Why do some designs consist a third typeface?

The general rule(assumption) is to use a max. of 2 typeface. If many typefaces have various weights what’s the point of using 3 typefaces? This question struck me when I saw the following T-shirt:

This was created by a design agency named The Blind.

Since I’m not an expert on typography I thought it would be wiser to seek the opinions of the experts over here rather than making any judgements myself.

THANKS in advance.

There are no hard and fast rules.

But a good soft and slow one is don’t make it ugly.

That’s ugly.

1 Like

Keeping the number of typefaces in a layout to a minimum is just a good rule of thumb to help maintain visual cohesiveness; it’s not something that is necessarily always the thing to do.

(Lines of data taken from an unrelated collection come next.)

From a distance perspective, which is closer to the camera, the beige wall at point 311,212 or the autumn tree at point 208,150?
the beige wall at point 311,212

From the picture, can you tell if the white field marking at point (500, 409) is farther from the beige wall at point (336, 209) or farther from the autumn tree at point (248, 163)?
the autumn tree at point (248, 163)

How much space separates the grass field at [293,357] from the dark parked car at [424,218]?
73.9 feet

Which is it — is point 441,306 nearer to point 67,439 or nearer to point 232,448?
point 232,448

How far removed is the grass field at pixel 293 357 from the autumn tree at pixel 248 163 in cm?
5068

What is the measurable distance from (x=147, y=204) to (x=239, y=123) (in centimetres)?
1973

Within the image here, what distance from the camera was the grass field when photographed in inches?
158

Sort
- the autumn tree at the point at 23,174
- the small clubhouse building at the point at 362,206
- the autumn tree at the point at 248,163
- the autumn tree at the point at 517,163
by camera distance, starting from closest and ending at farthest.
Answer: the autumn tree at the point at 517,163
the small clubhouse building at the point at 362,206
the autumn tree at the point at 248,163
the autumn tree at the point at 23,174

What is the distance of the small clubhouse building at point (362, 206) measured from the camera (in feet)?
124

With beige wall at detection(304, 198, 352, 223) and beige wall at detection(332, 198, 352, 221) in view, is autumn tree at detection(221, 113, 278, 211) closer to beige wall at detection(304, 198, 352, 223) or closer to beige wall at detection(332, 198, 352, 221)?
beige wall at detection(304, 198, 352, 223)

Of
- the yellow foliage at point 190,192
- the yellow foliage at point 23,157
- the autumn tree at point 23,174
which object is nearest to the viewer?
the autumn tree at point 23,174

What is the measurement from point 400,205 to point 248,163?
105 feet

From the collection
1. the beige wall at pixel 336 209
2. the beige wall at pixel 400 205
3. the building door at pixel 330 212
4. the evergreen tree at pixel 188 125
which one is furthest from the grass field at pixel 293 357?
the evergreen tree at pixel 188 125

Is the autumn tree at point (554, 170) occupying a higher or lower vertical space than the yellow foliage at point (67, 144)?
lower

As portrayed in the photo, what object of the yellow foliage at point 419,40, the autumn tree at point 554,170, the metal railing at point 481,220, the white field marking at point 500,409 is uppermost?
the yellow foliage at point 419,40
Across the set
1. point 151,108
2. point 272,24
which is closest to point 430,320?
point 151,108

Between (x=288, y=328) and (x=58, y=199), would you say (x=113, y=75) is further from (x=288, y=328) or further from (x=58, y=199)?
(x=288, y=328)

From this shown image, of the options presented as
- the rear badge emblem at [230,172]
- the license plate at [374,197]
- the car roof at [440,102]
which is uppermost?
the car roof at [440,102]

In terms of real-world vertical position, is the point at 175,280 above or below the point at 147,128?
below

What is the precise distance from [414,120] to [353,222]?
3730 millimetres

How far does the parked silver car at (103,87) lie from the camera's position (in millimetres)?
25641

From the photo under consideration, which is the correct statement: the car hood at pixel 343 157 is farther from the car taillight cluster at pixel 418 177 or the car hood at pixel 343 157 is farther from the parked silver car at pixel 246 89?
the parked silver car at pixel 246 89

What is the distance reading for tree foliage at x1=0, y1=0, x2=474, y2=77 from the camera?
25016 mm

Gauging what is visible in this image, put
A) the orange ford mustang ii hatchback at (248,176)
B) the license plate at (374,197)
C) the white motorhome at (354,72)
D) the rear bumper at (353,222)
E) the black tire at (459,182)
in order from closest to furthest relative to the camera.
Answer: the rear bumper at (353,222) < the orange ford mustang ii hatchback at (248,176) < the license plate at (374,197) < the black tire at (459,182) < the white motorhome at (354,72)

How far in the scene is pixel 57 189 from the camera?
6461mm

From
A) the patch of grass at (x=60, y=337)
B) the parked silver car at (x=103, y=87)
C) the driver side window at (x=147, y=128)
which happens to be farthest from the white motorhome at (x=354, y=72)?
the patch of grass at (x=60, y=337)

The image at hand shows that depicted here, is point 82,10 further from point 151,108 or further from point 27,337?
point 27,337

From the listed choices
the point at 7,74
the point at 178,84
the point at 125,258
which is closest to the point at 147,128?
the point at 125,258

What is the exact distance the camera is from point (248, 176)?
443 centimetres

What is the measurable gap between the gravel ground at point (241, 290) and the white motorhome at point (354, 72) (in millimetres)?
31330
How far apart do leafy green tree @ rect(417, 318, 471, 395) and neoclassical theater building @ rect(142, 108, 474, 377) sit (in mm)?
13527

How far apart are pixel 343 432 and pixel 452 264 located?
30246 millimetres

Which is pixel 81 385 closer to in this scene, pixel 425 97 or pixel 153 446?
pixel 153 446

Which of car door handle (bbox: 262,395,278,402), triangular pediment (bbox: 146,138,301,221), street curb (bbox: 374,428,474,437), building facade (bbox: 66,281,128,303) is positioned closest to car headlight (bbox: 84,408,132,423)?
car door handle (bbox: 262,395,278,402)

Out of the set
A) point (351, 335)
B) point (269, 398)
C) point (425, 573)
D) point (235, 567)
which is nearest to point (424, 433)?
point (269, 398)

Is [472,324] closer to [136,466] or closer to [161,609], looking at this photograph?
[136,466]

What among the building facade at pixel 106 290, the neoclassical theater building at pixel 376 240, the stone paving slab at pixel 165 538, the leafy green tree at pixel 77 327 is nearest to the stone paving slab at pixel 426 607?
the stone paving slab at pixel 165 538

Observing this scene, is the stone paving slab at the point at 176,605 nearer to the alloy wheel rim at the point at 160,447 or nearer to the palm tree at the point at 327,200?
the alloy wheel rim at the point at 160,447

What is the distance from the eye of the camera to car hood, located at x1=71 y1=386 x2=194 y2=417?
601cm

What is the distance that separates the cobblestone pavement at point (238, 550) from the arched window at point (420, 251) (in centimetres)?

Using various weights of the same typeface does not typically cause a loss of this visual cohesiveness since the different weights will almost always match each other without introducing multiple typographic personalities into the layout.

When these things aren’t a concern, do what works for the layout. For example, if you’re aiming for a purposely chaotic look, a dozen different typefaces just might be the key to creating or enhancing that quality.

The bottom line is to do what works. Rules of thumb are just guidelines that are generally advisable, but not always so. A good designer knows the rules, but also knows when to break them.

(I can’t really say I like that t-shirt, though.)


Another argument for learning the rules first.